## TO DO:
A) In the SQL thread, which keyword was removed from the query to fix the error?
B) Pull the passage of the SQL thread from "And I've learned" to "name 'Hamza' first." and reproduce it verbatim.

## TEXT EXCERPT:
Trouble with query select distinct order by case

Question

I've learned how to use SELECT DISTINCT with ORDER BY with the help of the question :
How to use DISTINCT and ORDER BY in same SELECT statement?

And I've learned to use ORDER BY CASE from this question:
How do I return rows with a specific value first?

But I have a query that is hard to write:

I have a table CUSTOMER with a column NAME, I want to get all the distinct names of the customers, and I want to find name 'Hamza' first.

SELECT DISTINCT "CUSTOMER"."NAME",
    Max("CUSTOMER"."NAME")
FROM "CUSTOMER"
WHERE
    "CUSTOMER".id >= 2
GROUP BY "CUSTOMER"."NAME"
ORDER BY CASE WHEN ("CUSTOMER"."NAME" = 'HAMZA' ) THEN 1 ELSE 2 END

The ERROR:

ERROR: for SELECT DISTINCT, ORDER BY expressions must appear in select list
LINE 15: ORDER BY CASE WHEN ("CUSTOMER"."NAME" = 'HAMZA' ) THEN 1 EL...
_________________.^
SQL state: 42P10
Character: 372

---

Edit

It's solved with:

SELECT "CUSTOMER"."NAME", -- distinct keyword removed here
    Max("CUSTOMER"."NAME")
FROM "CUSTOMER"
WHERE
    "CUSTOMER".id >= 2
GROUP BY "CUSTOMER"."NAME"

## EXTRACTED INFORMATION:
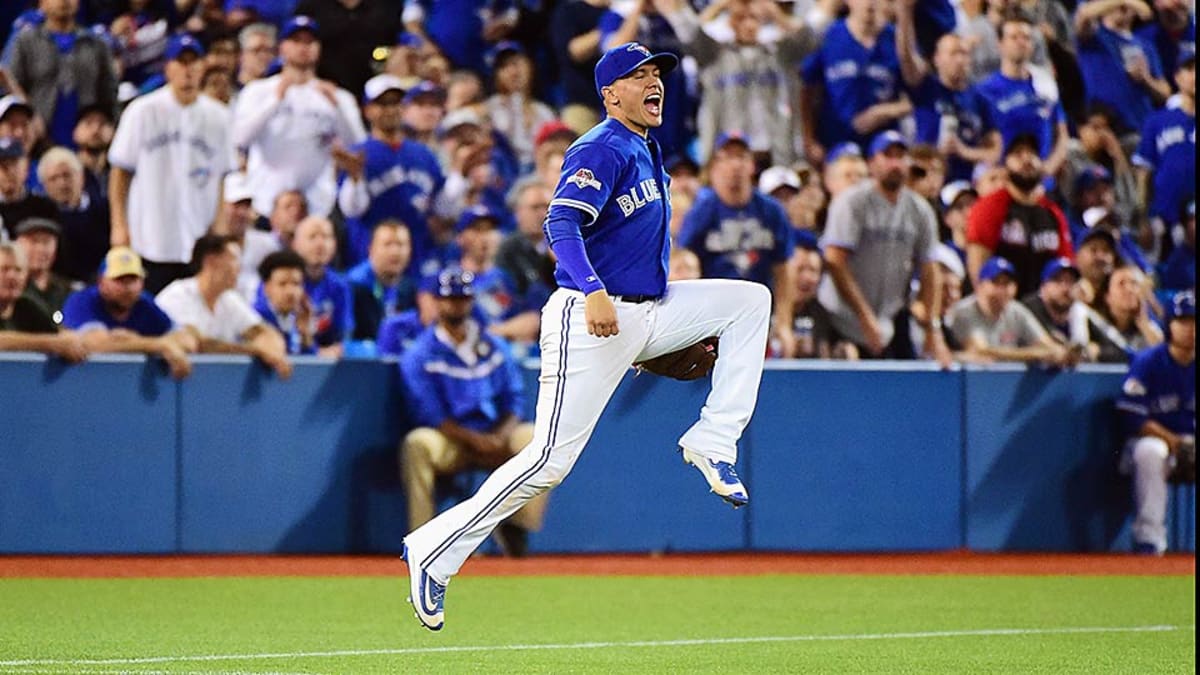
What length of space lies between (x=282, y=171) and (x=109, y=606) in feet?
17.1

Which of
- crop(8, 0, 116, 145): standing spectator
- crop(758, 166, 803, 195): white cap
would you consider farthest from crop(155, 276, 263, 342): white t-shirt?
crop(758, 166, 803, 195): white cap

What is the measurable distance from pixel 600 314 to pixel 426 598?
119 centimetres

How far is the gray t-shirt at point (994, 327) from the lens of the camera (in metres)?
14.2

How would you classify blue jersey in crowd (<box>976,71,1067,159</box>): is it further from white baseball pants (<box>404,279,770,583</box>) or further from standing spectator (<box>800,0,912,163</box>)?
white baseball pants (<box>404,279,770,583</box>)

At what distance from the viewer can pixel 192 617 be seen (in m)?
8.88

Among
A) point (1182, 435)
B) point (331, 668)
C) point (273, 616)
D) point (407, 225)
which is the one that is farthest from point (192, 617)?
point (1182, 435)

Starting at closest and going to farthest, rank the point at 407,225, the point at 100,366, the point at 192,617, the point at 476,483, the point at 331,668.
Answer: the point at 331,668 < the point at 192,617 < the point at 100,366 < the point at 476,483 < the point at 407,225

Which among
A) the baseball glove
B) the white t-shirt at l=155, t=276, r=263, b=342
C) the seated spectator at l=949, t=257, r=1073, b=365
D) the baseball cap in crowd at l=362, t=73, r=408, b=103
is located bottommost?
the seated spectator at l=949, t=257, r=1073, b=365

## RESULTS BY TASK:
A) The DISTINCT keyword was removed from the SELECT clause.

B)
And I've learned to use ORDER BY CASE from this question:
How do I return rows with a specific value first?

But I have a query that is hard to write:

I have a table CUSTOMER with a column NAME, I want to get all the distinct names of the customers, and I want to find name 'Hamza' first.